__Aim of the task__
Set down exactly the lines from the one containing "Looking at the choices" through the last line of the records below, both included, and nothing else.

__Spatial relation data__

:::

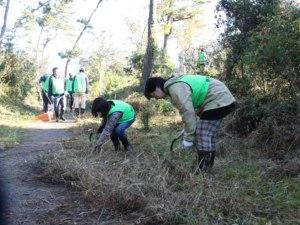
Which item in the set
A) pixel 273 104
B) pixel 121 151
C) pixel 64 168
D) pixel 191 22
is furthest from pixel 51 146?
pixel 191 22

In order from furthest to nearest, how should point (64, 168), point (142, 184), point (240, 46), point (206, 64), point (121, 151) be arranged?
point (206, 64) → point (240, 46) → point (121, 151) → point (64, 168) → point (142, 184)

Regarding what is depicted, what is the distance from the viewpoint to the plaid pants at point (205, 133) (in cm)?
569

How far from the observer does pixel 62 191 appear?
5.54 m

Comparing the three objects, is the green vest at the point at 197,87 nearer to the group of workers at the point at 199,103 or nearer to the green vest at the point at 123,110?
the group of workers at the point at 199,103

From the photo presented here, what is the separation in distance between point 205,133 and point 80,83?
1051cm

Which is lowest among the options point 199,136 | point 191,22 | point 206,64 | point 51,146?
point 51,146

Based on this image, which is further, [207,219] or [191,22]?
[191,22]

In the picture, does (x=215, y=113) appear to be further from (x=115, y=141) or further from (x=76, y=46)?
(x=76, y=46)

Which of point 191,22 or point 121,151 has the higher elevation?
point 191,22

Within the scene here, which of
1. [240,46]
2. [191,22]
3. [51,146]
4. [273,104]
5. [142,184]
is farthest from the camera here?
[191,22]

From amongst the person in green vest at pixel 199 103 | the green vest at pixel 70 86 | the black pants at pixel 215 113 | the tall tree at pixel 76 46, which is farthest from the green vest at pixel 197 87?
the tall tree at pixel 76 46

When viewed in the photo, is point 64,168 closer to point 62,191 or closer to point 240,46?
point 62,191

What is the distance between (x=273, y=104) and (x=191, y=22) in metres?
Answer: 32.4

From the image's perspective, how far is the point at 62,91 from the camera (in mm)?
14789
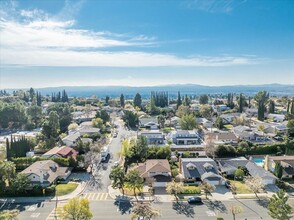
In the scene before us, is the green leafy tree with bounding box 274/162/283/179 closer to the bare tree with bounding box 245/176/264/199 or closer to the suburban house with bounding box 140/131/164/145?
the bare tree with bounding box 245/176/264/199

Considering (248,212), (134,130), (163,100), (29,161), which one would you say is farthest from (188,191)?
(163,100)

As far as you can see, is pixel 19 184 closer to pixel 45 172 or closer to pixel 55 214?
pixel 45 172

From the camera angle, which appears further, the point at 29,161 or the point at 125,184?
the point at 29,161

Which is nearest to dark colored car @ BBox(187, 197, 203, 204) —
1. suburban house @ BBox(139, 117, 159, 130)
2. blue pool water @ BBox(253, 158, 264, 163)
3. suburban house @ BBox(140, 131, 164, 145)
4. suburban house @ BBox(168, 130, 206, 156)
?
blue pool water @ BBox(253, 158, 264, 163)

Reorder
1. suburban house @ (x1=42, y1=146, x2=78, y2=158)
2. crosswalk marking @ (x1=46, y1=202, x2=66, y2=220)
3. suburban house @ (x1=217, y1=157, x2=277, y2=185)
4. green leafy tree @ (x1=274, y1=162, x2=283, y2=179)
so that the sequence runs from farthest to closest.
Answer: suburban house @ (x1=42, y1=146, x2=78, y2=158) → green leafy tree @ (x1=274, y1=162, x2=283, y2=179) → suburban house @ (x1=217, y1=157, x2=277, y2=185) → crosswalk marking @ (x1=46, y1=202, x2=66, y2=220)

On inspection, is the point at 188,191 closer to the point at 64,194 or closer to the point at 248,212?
the point at 248,212

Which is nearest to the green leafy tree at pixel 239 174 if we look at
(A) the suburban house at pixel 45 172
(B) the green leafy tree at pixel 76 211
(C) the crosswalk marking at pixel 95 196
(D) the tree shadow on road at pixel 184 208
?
(D) the tree shadow on road at pixel 184 208

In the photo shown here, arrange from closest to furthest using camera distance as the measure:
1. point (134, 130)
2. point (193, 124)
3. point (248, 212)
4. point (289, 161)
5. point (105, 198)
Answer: point (248, 212)
point (105, 198)
point (289, 161)
point (193, 124)
point (134, 130)
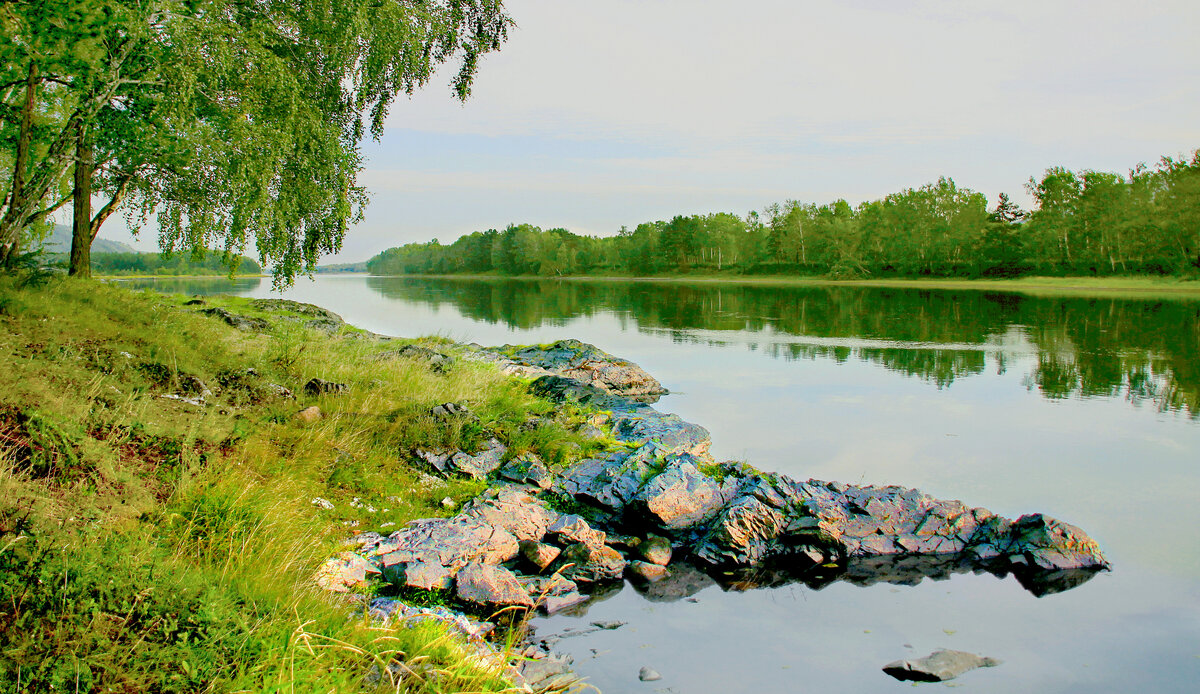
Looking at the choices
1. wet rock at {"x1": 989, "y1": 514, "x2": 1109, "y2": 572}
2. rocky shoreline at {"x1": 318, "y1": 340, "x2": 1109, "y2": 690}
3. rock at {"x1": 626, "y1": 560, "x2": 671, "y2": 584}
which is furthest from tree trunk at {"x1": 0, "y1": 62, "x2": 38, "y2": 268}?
wet rock at {"x1": 989, "y1": 514, "x2": 1109, "y2": 572}

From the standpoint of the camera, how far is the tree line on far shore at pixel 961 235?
66.5 metres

:::

__Answer in full__
Looking at the choices
1. wet rock at {"x1": 989, "y1": 514, "x2": 1109, "y2": 572}
2. rocky shoreline at {"x1": 318, "y1": 340, "x2": 1109, "y2": 690}
3. rock at {"x1": 626, "y1": 560, "x2": 671, "y2": 584}
which is furthest from tree trunk at {"x1": 0, "y1": 62, "x2": 38, "y2": 268}?
wet rock at {"x1": 989, "y1": 514, "x2": 1109, "y2": 572}

From the standpoint of the camera, how far is the tree line on far shore at pixel 961 235?
66.5 metres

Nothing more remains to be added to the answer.